__ASSIGNED TASK__:
For each line below, return an exact copy.

---------- EXTRACTED INFORMATION ----------

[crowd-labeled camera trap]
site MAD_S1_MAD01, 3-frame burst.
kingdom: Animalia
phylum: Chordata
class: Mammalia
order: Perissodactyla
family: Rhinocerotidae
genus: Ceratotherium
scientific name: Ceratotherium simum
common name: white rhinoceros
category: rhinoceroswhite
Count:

----------

__ANSWER BOX__:
[crowd-labeled camera trap]
site MAD_S1_MAD01, 3-frame burst.
kingdom: Animalia
phylum: Chordata
class: Mammalia
order: Perissodactyla
family: Rhinocerotidae
genus: Ceratotherium
scientific name: Ceratotherium simum
common name: white rhinoceros
category: rhinoceroswhite
Count:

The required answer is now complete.